EXERCISE REQUIREMENTS:
Express the rows below as a two-column CSV with the header row_text,answer. Give one CSV line per row, putting each row's text and its answer in separate quoted fields, replacing line breaks with spaces, and omitting the pictures.

:::

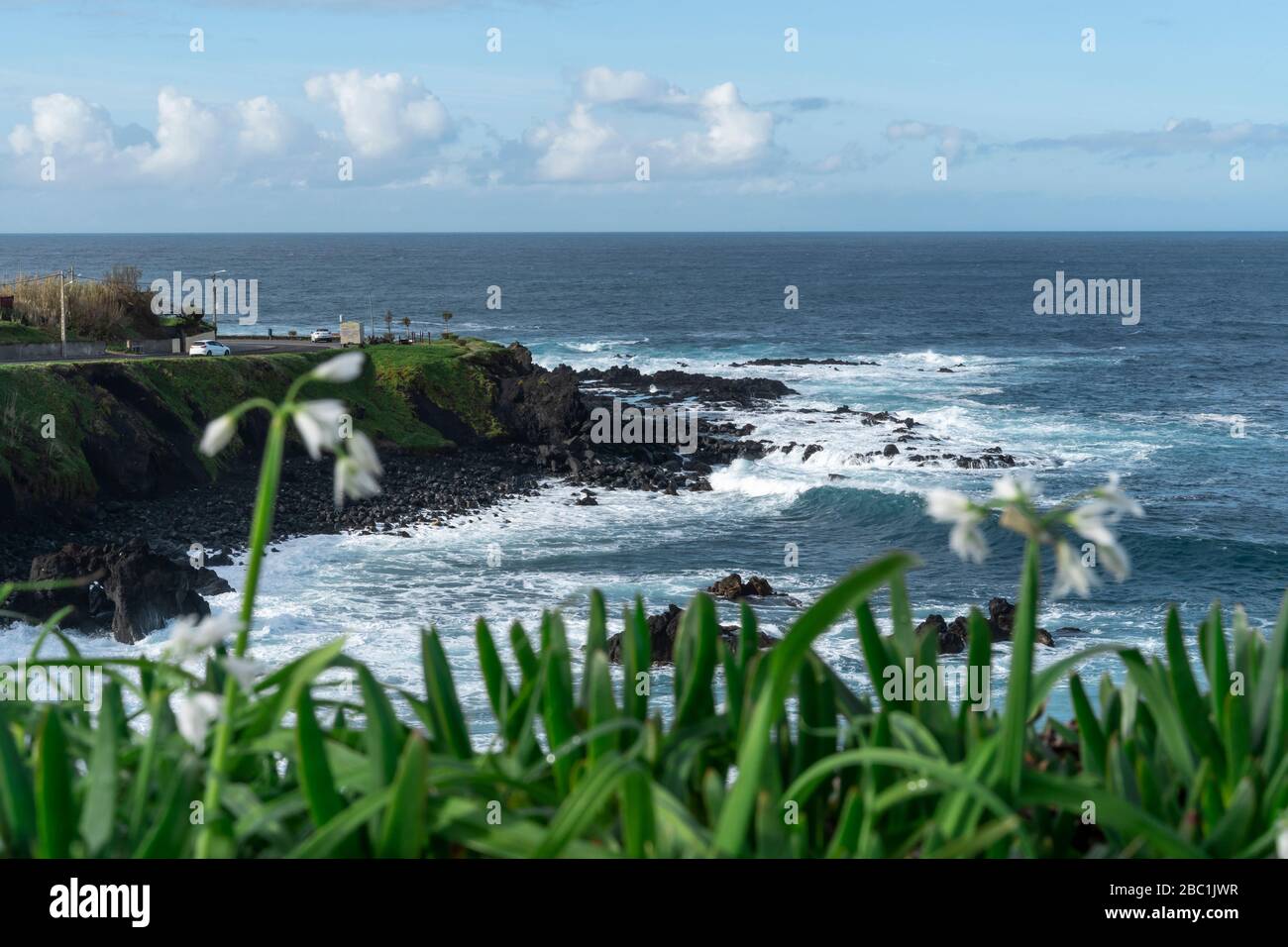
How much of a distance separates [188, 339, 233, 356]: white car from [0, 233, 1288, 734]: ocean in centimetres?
1332

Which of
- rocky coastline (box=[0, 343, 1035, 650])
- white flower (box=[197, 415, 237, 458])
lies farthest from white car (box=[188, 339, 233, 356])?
white flower (box=[197, 415, 237, 458])

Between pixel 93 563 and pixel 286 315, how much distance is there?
237 ft

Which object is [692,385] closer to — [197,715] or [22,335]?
[22,335]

:::

PROBLEM SOLUTION:
row_text,answer
"How much of a distance separates [188, 339, 233, 356]: white car from [0, 233, 1288, 734]: ocean in centimetres?","1332"
"Which of - rocky coastline (box=[0, 343, 1035, 650]) - white flower (box=[197, 415, 237, 458]) lies farthest from white car (box=[188, 339, 233, 356])?","white flower (box=[197, 415, 237, 458])"
"Between pixel 93 563 and pixel 286 315, how much distance is there?","237 ft"
"Which object is [692,385] closer to — [197,715] or [22,335]?","[22,335]"